DOWNLOAD Juliano Gauche – “Juliano Gauche”

“Tenho evitado pensar no Solana”, confessa Gauche. Dor e confusão se misturam com a felicidade da estreia. Em parceria com o Musicoteca, Gauche lança agora suas canções acompanhado dos novos paulistanos. Enquanto você baixa o disco (link acima), leia o papo que batemos com o cantor e compositor:

Fita Bruta: Você encontrou abrigos (e amigos) novos em São Paulo depois de ter vivido alguns momentos de reconhecimento em Vitória. De Ecoporanga pra Vitória deu Solana. De Vitória pra São Paulo este “Juliano Gauche”. Este disco é resultado exclusivo do que você encontrou em São Paulo?

Juliano Gauche: Sim. Este disco é um fruto direto do meu contato com a cidade e os músicos de São Paulo. Quando sai de Ecoporanga a idéia era ir direto para Rio ou São Paulo, mas o tempo em Vitória se estendeu e minha relação com a cidade se intensificou mais do eu esperava. Mas no fundo, eu sempre esperei a hora chegar ao eixo Rio- São Paulo para começar a falar sério. Sempre encarei minha vida em Vitória como uma espécie de estágio. Agora me sinto exatamente onde gostaria de estar.

FB: Antes mesmo de vir morar em SP você já vinha flertando com Tatá Aeroplano, com o Cérebro. Ele é um dos pais da criança? O que o Tatá possibilitou em “Juliano Gauche”?

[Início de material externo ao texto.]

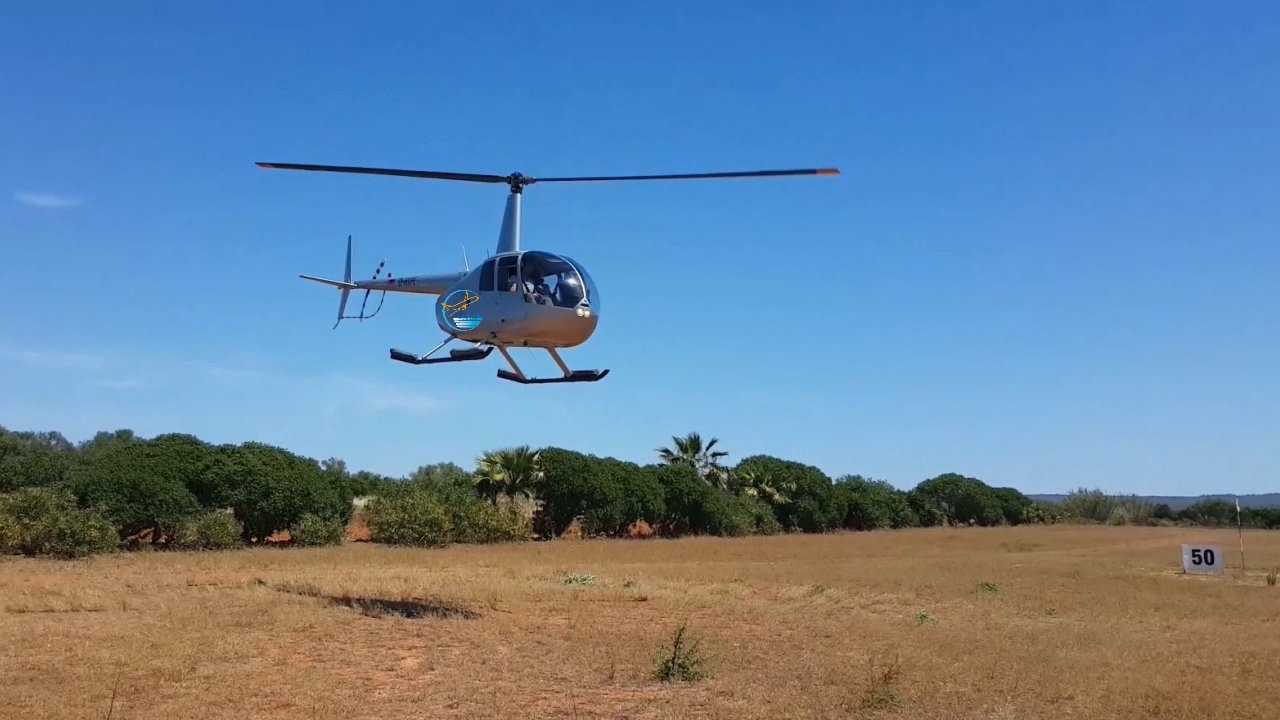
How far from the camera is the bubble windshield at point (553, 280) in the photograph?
14992mm

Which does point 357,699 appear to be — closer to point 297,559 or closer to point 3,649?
point 3,649

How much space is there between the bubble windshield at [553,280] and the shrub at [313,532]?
80.3 ft

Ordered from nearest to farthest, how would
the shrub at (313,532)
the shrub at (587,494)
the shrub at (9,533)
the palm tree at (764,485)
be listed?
1. the shrub at (9,533)
2. the shrub at (313,532)
3. the shrub at (587,494)
4. the palm tree at (764,485)

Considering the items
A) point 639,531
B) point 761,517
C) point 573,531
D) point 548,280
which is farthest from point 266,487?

JG: O Tatá Aeroplano se tornou meu grande parceiro neste disco. Todas as nossas conversas em torno da obra do Sérgio Sampaio, do mercado atual, da filosofia de viver de música permearam a construção deste disco. Quando terminei de gravar o Veneza com o Solana, eu convidei ele para produzir minha nova empreitada. Isso foi muito natural. Já estávamos afinados e ele sabia exatamente o que eu precisava. Então ele montou a banda, convidou o Junior Boca para produzir com ele, armou todo o meio de campo pra mim, e assim fizemos tudo.

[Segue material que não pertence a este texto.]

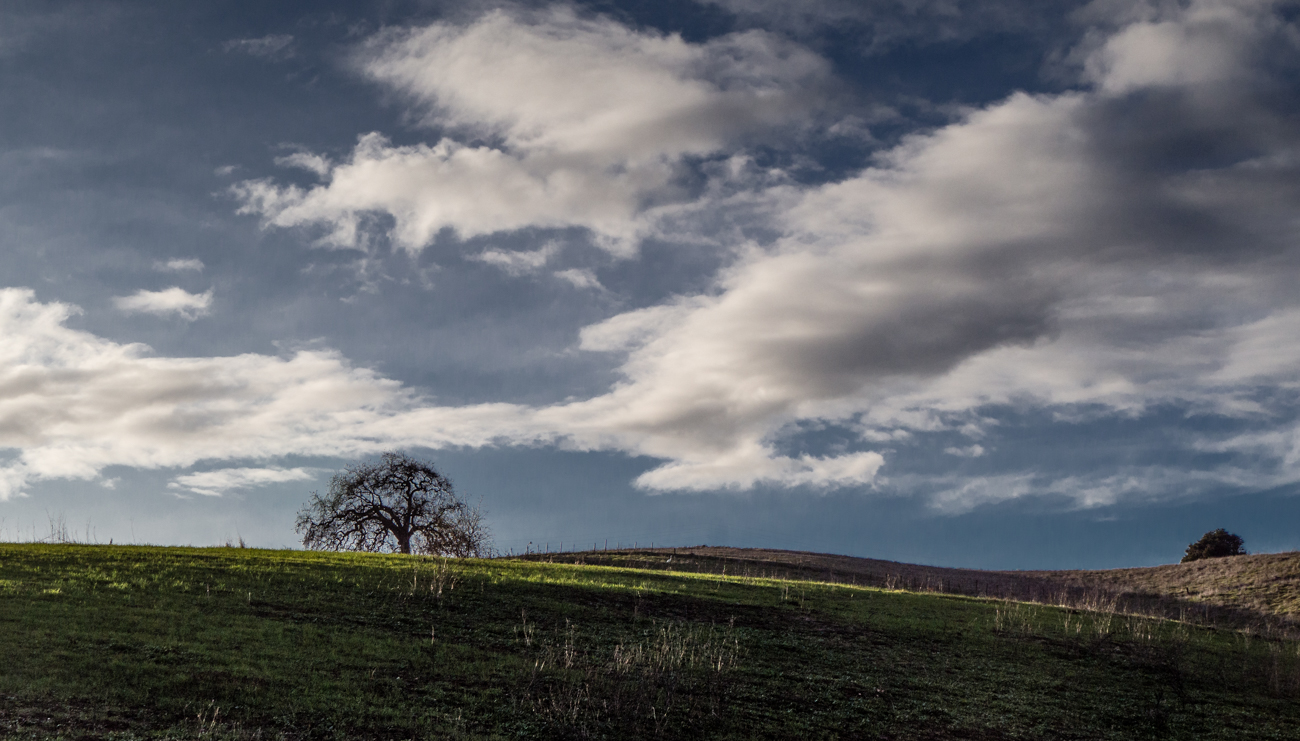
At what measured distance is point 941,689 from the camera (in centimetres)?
2405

“Dediquei 20 anos da minha vida à banda e sinto que não consegui levá-la onde eu queria. Tudo que vem do Solana pra mim é confuso e doloroso”

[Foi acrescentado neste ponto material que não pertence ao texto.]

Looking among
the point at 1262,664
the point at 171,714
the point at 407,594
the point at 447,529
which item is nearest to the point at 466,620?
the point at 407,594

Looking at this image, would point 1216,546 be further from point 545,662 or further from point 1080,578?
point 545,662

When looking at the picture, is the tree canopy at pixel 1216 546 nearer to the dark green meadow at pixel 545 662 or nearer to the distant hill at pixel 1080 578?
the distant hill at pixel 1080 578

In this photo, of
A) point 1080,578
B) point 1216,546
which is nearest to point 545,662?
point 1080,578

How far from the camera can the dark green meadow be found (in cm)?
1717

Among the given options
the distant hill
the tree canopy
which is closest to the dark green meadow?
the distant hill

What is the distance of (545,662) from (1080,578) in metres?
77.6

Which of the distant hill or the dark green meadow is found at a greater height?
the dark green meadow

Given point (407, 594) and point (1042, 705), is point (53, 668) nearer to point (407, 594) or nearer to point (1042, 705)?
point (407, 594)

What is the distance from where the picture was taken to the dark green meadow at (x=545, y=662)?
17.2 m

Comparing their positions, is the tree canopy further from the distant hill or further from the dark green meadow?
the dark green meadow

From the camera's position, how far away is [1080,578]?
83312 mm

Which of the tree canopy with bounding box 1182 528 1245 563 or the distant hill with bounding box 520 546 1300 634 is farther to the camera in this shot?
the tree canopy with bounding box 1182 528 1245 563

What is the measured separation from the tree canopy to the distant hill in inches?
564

FB: As prévias de “Veneza”, quase-terceiro álbum do Solana, indicavam um também quase-rock rural. Você se desgarrou dos processos de “Veneza” para esta tua estreia ou os dois discos se relacionam? 

JG: São discos bem diferentes. Tenho muita dificuldade em definir os dois, mas os acho bem diferentes. E gosto dos dois da mesma forma. Embora sinta um tipo de grandeza peculiar neste novo; uma energia diferente, nova, clara…

FB: Afinal, “Veneza” sairá um dia? Dá pra conciliar duas ansiedades artísticas?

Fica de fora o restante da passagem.